His plan worked: Kenney’s newly founded United Conservatives beat Notley’s New Democrats in Alberta’s 2019 election. But then COVID hit – and Kenney failed so spectacularly as premier that his party called for a leadership review, and he stepped down before finishing his first term.

Enter Danielle Smith. She’d led the Wildrose Party from 2009 to 2014, but she was a talk radio host and columnist for the Calgary Herald when she won the United Conservative leadership race in 2022 on her promise to pass the “Alberta Sovereignty Within a United Canada Act.”

And that more or less brings us back to this week, when premier Smith invoked her signature act for the first time.

Why? Well, according to her, Canada’s forthcoming Clean Energy Regulations will cause brownouts, blackouts, and obscene electricity bills in Alberta… and Trudeau’s Liberals don’t care because they’re environmental ideologues.

But that’s total bullshit: Canada’s Clean Electricity Regulations are still being drafted; the federal government is still consulting with Alberta; nothing has been set in stone – not even the deadline for establishing a net-zero carbon-emitting power grid by 2035; and the current draft already includes a provision allowing for new natural-gas plants to be exempted from the regulations for 20 years.

Plus the goal of establishing a net-zero power grid isn’t some woke Liberal idea. It’s something all G7 nations agree is of existential importance. But every member country also acknowledges that the objective is aspirational – as opposed to realistic – because there are places that cannot achieve net-zero for very practical geographic, technological and financial reasons.

The federal government already readily recognizes that Alberta is one such place. While Canada’s electricity grid is already around 80% carbon-free, that ratio varies from province to province. For example, 99% of PEI’s power is generated by wind (because it’s a windy island); and 80% of Quebec’s power is generated by hydro (because it’s a land of rivers); but nearly 90% of Alberta’s power is still generated by burning fossil fuel (because it’s the home of the oilsands).

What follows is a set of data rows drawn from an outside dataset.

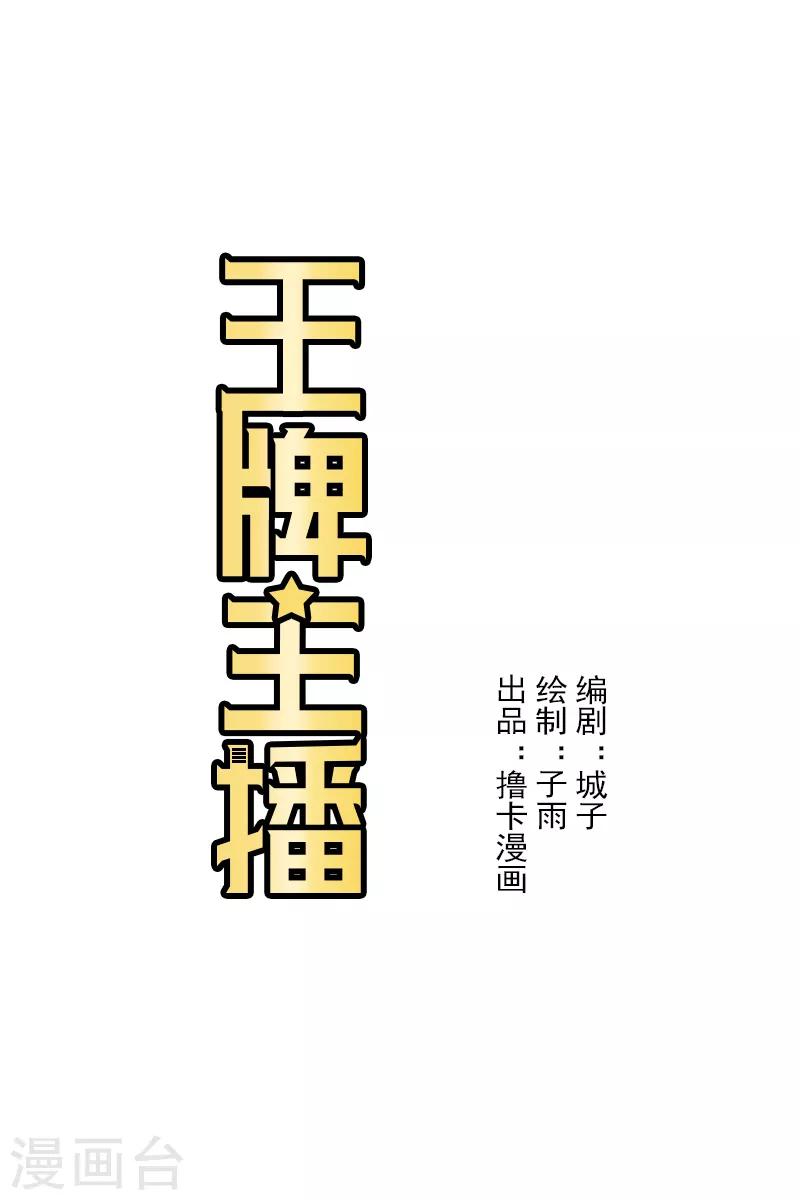 第16话0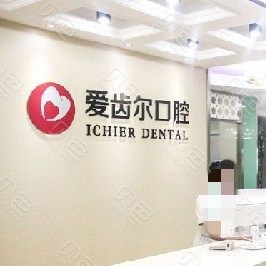 武汉种植一颗牙得多少钱！武汉爱齿尔口腔(永清院)种植牙价格表更新，瑞士百丹特Biodente种植牙：9628元起/颗！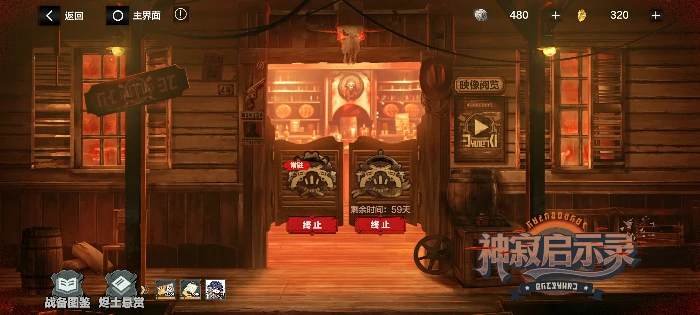 神寂启示录玩法介绍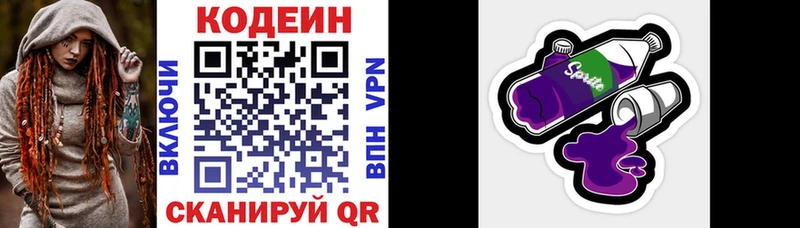 Кодеиновый сироп Lean напиток Lean (лин) Райчихинск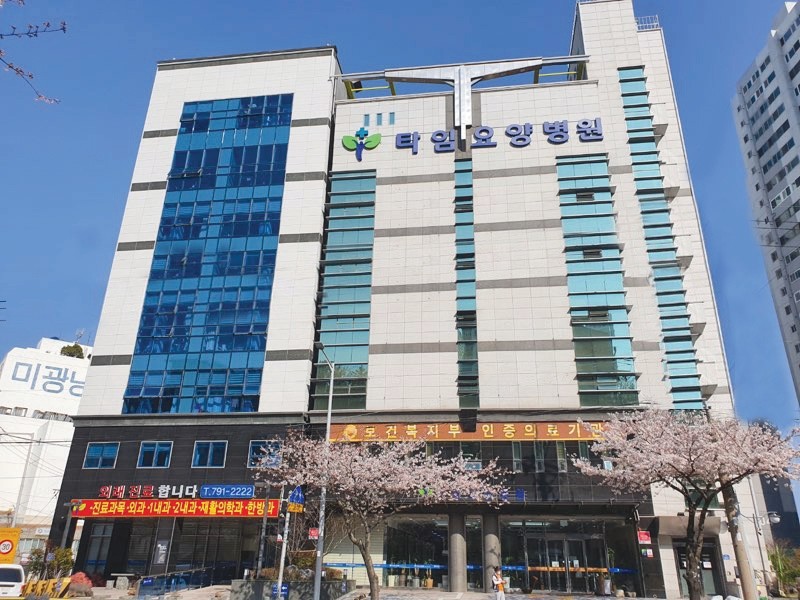 의료법인 굿타임의료재단 타임요양병원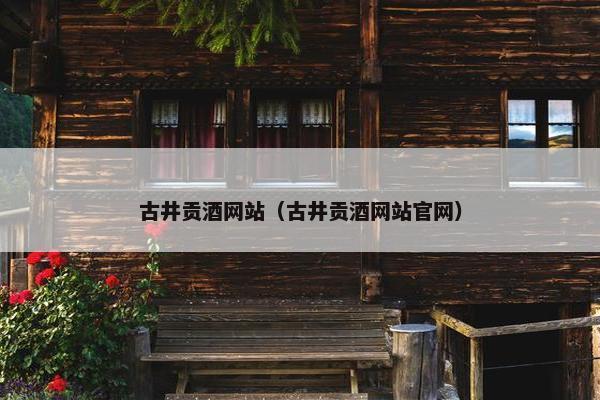 古井贡酒网站（古井贡酒网站官网）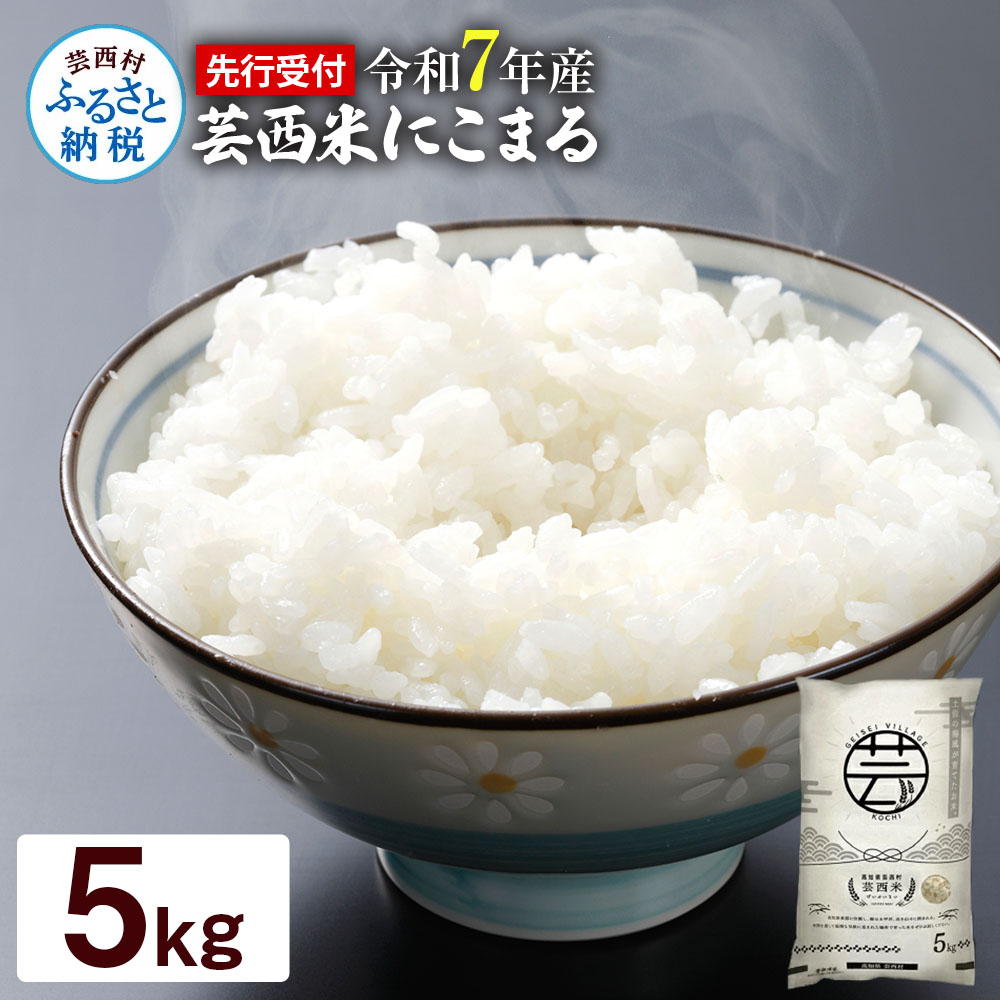 KNK015　芸西米（げいせいまい） "にこまる" 5kg 令和7年 高知の温暖な気候で育った芸西米 ※お申込み後に精米したての コメ を出荷いたします。令和7年産 米 新米 白米 お米 美味しい もっちり 柔らかい 国産 高知県産 故郷納税 14000円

Nonetheless, Alberta premier Smith’s threat-slash-promise to defy federal law was accompanied by her promise-slash-threat to establish a government-owned energy company to build and run new natural gas plants until 2035 – and then buy and run old natural gas plants from the private sector in defiance of the federal government indefinitely.

This would be head-scratchingly off-brand. As Liberal minister Randy Boissonnault told reporters in a scrum on Parliament Hill: “We’re talking about a conservative premier that wants to nationalize the energy industry in Alberta … to pick a fight with the feds over regs that don’t even yet exist.… I can’t even write this stuff. It’s crazy.”

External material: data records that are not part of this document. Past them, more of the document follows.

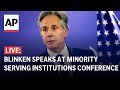 LIVE: Blinken speaks at Minority Serving Institutions Conference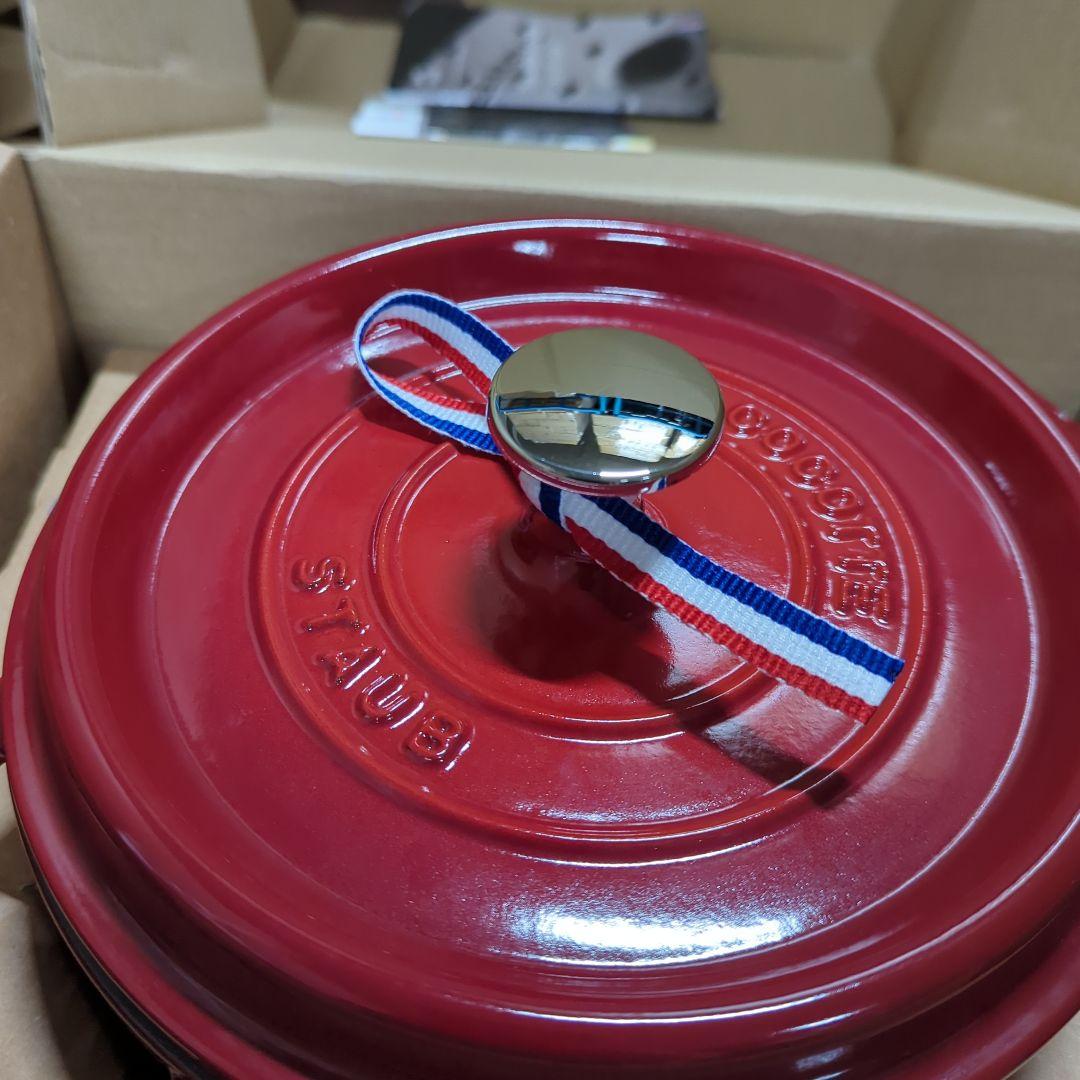 ストウブ STAUBピコ ココット ラウンド 20cm チェリZ1033-330
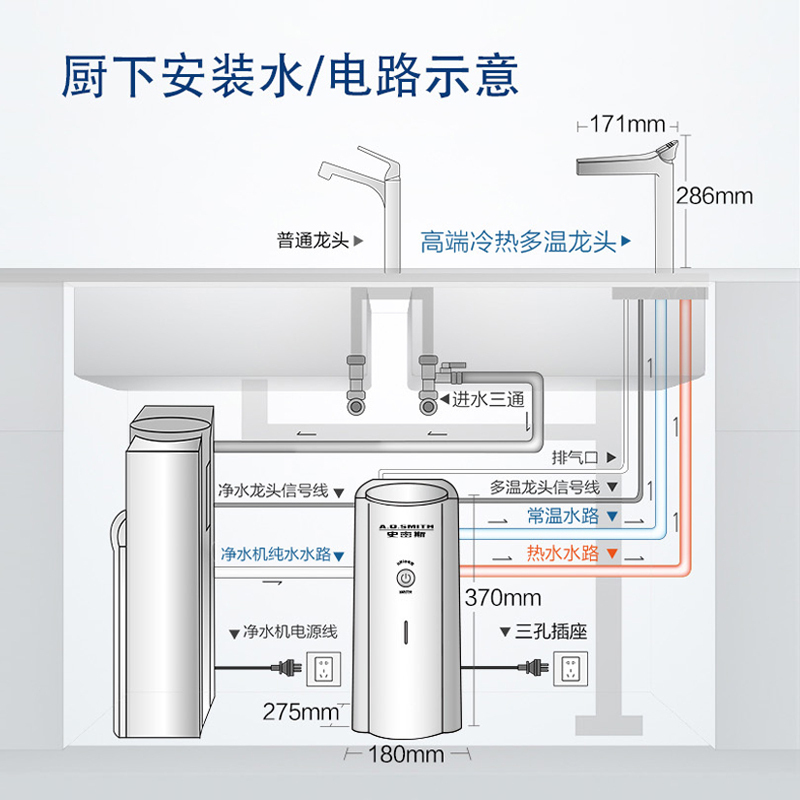 [热饮机]AO史密斯(A.O.Smith)厨下式家用净饮水机D25A2 加热式 搭配反渗透净水器 可出热水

It’s also obviously unconstitutional (provinces can’t pick and choose laws to enforce a la carte) as well as completely unnecessary: Federal laws that violate provincial jurisdiction are already illegal (by definition) and provinces can already challenge such laws (via the legal system).

It seems like Smith understands as much. Yes, she vowed to take Trudeau’s Liberals to court if the federal government doesn’t back down on the 2035 deadline; and yes, she continues to confidently proclaim that the Supreme Court of Canada would see things her way.

But the Alberta premier has also described her own invocation of her own legislation as “largely symbolic.” And she has repeatedly committed to getting Alberta’s energy grid to net-zero by 2050… a mere 15 years later than the deadline proposed by the supposedly ideological Liberals.

I realize it wasn’t incidental that Alberta’s Progressive Conservatives dropped the word “Progressive” from their name when they merged with the Wildrose Party. But there’s difference between opposing progressivism (however you define it) and simply stalling progress.

Even Danielle Smith understands that the days are numbered for Alberta’s oilsands. She’s just trying to burn up as much of it as she can before that day finally comes.